Джордж был перемазан вареньем, клеем и вообще всякой грязью.
— Его надо вымыть.
— Он не любит, когда его моют. Вот поплавать он бы не отказался. Лола Роза, можно мы скоро сходим навестить настоящего Джорджа?
— Нельзя, конечно. Ты же видишь, как плохо мама себя чувствует.
— Пусть бы нас тетя Барбара сводила.
— Она ухаживает за мамой, ты же знаешь.
— Тогда ты нас своди.
— Ага, дожидайся.
— А почему ты не хочешь?
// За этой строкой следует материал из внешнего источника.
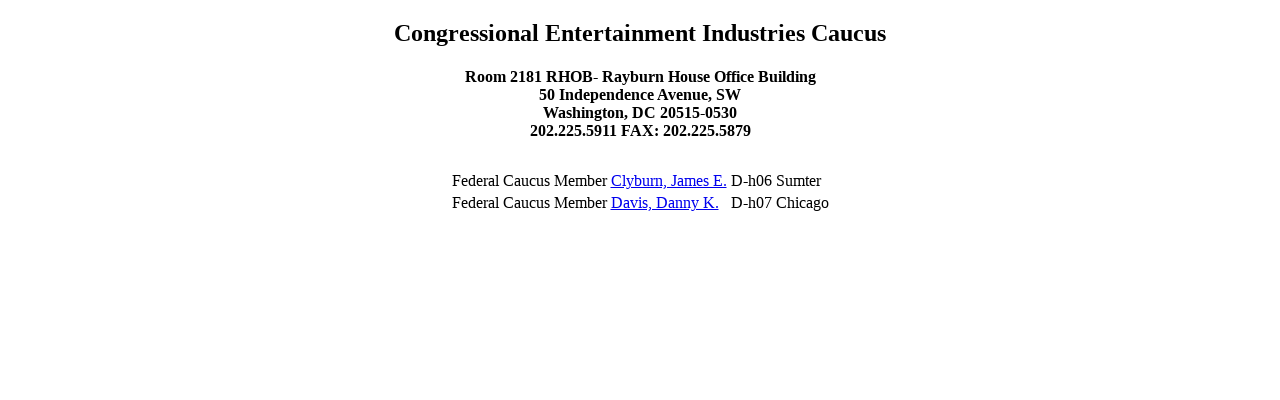

--- FILE ---
content_type: text/html; charset=utf-8
request_url: https://www.ciclt.net/sn/clt/gsba/poc_detail.aspx?P_ID=&ClientCode=gsba&LegComID=20508
body_size: 1713
content:


<!DOCTYPE html PUBLIC "-//W3C//DTD XHTML 1.0 Transitional//EN" "http://www.w3.org/TR/xhtml1/DTD/xhtml1-transitional.dtd">

<html xmlns="http://www.w3.org/1999/xhtml">
<head><title>

</title></head>
<body>
<center>


<h2>Congressional Entertainment Industries Caucus</h2>
<h4>Room 2181 RHOB- Rayburn House Office Building<br />50 Independence Avenue, SW <br />Washington, DC 20515-0530<br />202.225.5911 FAX: 202.225.5879</h4>

<form method="post" action="./poc_detail.aspx?P_ID=&amp;ClientCode=gsba&amp;LegComID=20508" id="form1">
<div class="aspNetHidden">
<input type="hidden" name="__VIEWSTATE" id="__VIEWSTATE" value="/[base64]" />
</div>

<div class="aspNetHidden">

	<input type="hidden" name="__VIEWSTATEGENERATOR" id="__VIEWSTATEGENERATOR" value="32C390B2" />
</div>

     <table><tr>
        <td align="center"></td>
        <td align="center"></td>
        <td align="center"></td>
     </tr></table>

    <table><tr>
    
    
    
    
    </tr><tr><td align="left">Federal Caucus Member</td><td align="left"><a href="po_detail.aspx?P_ID=&ClientCode=gsba&MemID=22110">Clyburn, James E.</a></td><td align="left">D-h06</td><td align="left">Sumter</td></tr><tr><td align="left">Federal Caucus Member</td><td align="left"><a href="po_detail.aspx?P_ID=&ClientCode=gsba&MemID=21884">Davis, Danny K.</a></td><td align="left">D-h07</td><td align="left">Chicago</td></tr>
    </table>
    
    
    <div>

</div>

    
    
</form>


</center>    
</body>
</html>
Потому что боишься?
— Заткнись, Кендэл. Не приставай ко мне. Пойди посмотри, может быть, мама проснулась и хочет пить.
Тетя Барбара уснула, потому что она почти всю ночь не отходила от мамы.
— Я не хочу идти к маме. Она страшная.
— Не дури.
— Вдруг ее стошнит на меня?
— Не стошнит. Мне кажется, это у нее уже прекратилось. Она съела вареное яйцо и гренок, а потом суп в обед, и ее не стошнило.
Я предупредила Кендэла, что выброшу Джорджа на помойку, если он дотронется до моей открытки, и пошла сама проведать маму. Она лежала высоко на подушках и курила.
— Мама, тебе нельзя курить!
— Почему? Чтобы не заболеть раком? — рассмеялась она.
Тетя Барбара пошевелилась. Она плотно сидела в кресле, опустив голову на руки.
— Боюсь, что ее оттуда уже не вынешь, — шепотом сказала мама. — Придется ей так и ходить с креслом на заднице.
— Мама! Какая же ты вредная!
— Да, да, конечно. Слушай, Лола Роза, я умираю с голоду. Что у нас есть поесть?
— Могу дать тебе яйца с сухариками.
— Меня с души воротит от всей этой детской дряни. Сбегала бы ты в палатку за горячей картошкой!
Своих денег у нас по-прежнему не было, поэтому мне пришлось стащить кошелек тети Барбары из ее сумки. Я знала, что она не рассердится.
Я бежала к палатке сломя голову, подпрыгивая, как маленький ребенок. Обратно я шла ровным шагом, бережно держа большой, горячий, жирный пакет с картошкой, и наткнулась на Росса.
— Гляди-ка, малышка Лола Розочка! Ну что, пойдем поцелуемся?
— Нет, спасибо.
Я увернулась и помчалась к дому, едва касаясь асфальта, как мамины шпильки на моей картинке. Похоже, маме намного лучше. Самое худшее позади. Правда?